EXCERPTED PASSAGE |
The rapidly changing climate is being driven by the increase in greenhouse gas (GHG) concentrations in the atmosphere (chiefly carbon dioxide, CO₂, methane, CH₄ and nitrous oxide, N₂O).
These are being released by fossil fuel use and by deforestation and other land use changes. These changes in the land surface also affect the way the sun’s energy is dissipated through reflection, heating, or evaporation.
Climate change mitigation describes the measures which reduce GHG concentrations in the atmosphere, through decreasing or preventing their emissions, and removing greenhouse gases from the atmosphere.
The growth of trees and other woody plants results in CO₂ being taken out of the atmosphere to form woody tissues which are a major part of the ‘carbon stock’ of an area. Approximately 50% of the dry mass of woody material is comprised of carbon. A growing stand of trees therefore represents a net removal of CO₂ from the atmosphere. The carbon remains in the wood until released by decomposition (a slow process) or combustion (rapid).

GIVEN DATA |
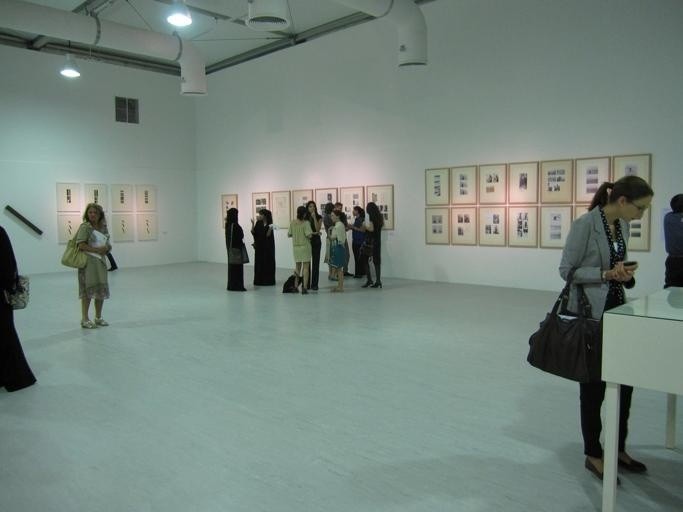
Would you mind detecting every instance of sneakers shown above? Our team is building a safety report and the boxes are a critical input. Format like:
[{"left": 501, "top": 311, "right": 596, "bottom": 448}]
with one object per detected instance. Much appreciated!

WHAT IS ASKED | Reproduce word for word the part of the passage on climate change and woody growth above, starting with "The rapidly changing" and going on through "gases from the atmosphere.".

REPLY TO THE EXERCISE |
The rapidly changing climate is being driven by the increase in greenhouse gas (GHG) concentrations in the atmosphere (chiefly carbon dioxide, CO₂, methane, CH₄ and nitrous oxide, N₂O).
These are being released by fossil fuel use and by deforestation and other land use changes. These changes in the land surface also affect the way the sun’s energy is dissipated through reflection, heating, or evaporation.
Climate change mitigation describes the measures which reduce GHG concentrations in the atmosphere, through decreasing or preventing their emissions, and removing greenhouse gases from the atmosphere.